Data Standards

MARC

Data in MARC is rather denormalized, contains a redundancy of information and local uses of code lists with little to no explicit dereferencability without access to out-of-band information which may sometimes be obscured by changes over time.

At the same time, a lot of the concepts of bibliographic practise is oriented around practises in using MARC. Special needs, required by experts in certain domains, are often represented only through the use of specialized forms of description that have no formal definition outside of MARC.

RDF

Being a standard model for the exchange of structured, linked data on the web, RDF may be seen as a given, especially in the library context. It must be emphasised though, that RDF is merely a tool. Without proper application, its potential will remain untapped. We have chosen it based on a number of merits.

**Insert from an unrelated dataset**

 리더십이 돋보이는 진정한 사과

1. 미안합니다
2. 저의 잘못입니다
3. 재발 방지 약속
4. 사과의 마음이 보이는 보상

It constitutes a logical, representation independent data model. That lets us design concrete data structures without tying them to one serialization format.

The triple representation, grounded in formal logic, makes for a structurally flat model upon which navigation and reasoning may be applied as needed. This makes for some key features:

  • A clear notion of entities with identities and explicit, open types.
  • Naturally mixable descriptions making (superficial) data integration technically simple.
  • Simple publication of and access to structured data and vocabularies using HTTP-URIs, independent of application and platform limitations.

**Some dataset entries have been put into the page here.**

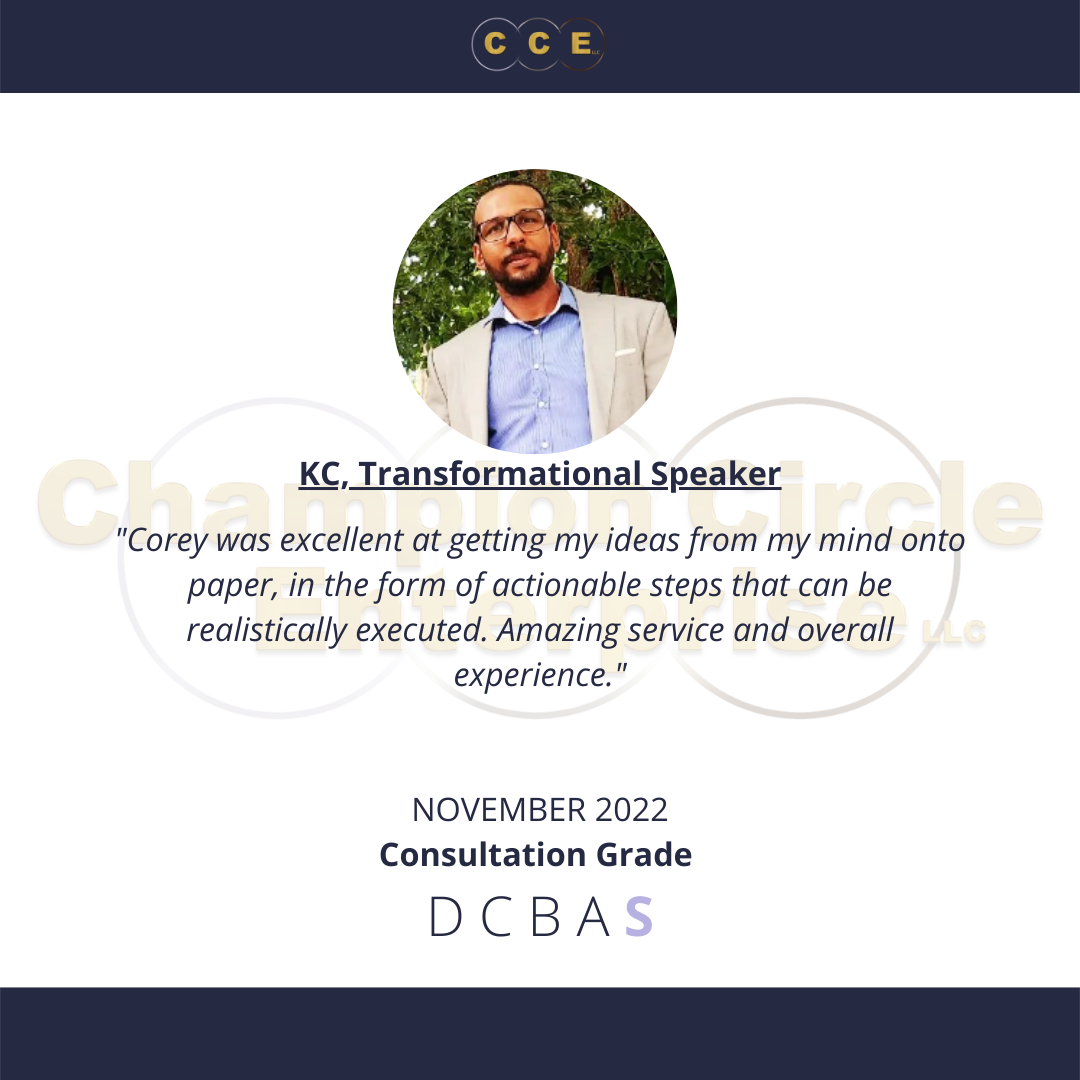 C C E LLC

KC, Transformational Speaker

Champion Circle Enterprise LLC

"Corey was excellent at getting my ideas from my mind onto paper, in the form of actionable steps that can be realistically executed. Amazing service and overall experience."

NOVEMBER 2022
Consultation Grade
D C B A S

RDF has the capacity for structured extensions, correlation and semantic interoperability.

It is structurally interoperable in itself, meaning that descriptions can be merged at will from disparate sources, with disparate semantics. This, however, places sometimes tremendous burden upon the consumer. This is not acceptable, and needs to be used to place requirements upon vocabulary designers and data producers (or providers).

RDA

BibFrame

We are mapping (most of) the data we have in MARC21 into RDF descriptions. This is only the beginning of a more efficient form for bibliographic descriptions.

We want to avoid inventing more vocabulary, and ensure our mappings works both ways (we have a fairly isomorphic two-way MARC/BF2 conversion in place). For this, BF2 is the best fit so far. That is to say, best from a conversion perspective, and probably for supporting the mindset set by cataloguing rules (not the least of which is RDA). From a usability perspective and a theoretical modeling perspective, we cannot say the resulting forms are optimal. But we do believe that there is possibility of consolidation if we do this, and that the worst shackles of MARC21 can be broken.

From this we can start to fill in blanks and improve descriptions of new forms of material. Thus we have a practical path forward with BF right now. This is in part due to the closeness to some prevalent MARC21 idioms. No matter how convoluted they might be (title entities, provision entities and such), at least getting rid of string codes in favour of links to defined terms, and enabling the linking of entities over shuffling intricate bundles of strings around is a major improvement for systems design, discovery and comprehensibility.

We are currently adapting our target vocabulary to BibFrame 2 where possible. Ideally, we would have no vocabulary of our own. But given the state of stability and consensus in the library world regarding these matters, we have no choice but to map and adapt as we go. The change from BibFrame 1 to 2 seemed to us a good step in our own direction.

We would be happy to participate in its stabilization as much as possible (given our limited staff and present workload).

Schema.org

A quick analysis: semi-ordered, rough consensus, "dirty" but usable. Not a formal model, but it has some good parts to relate to.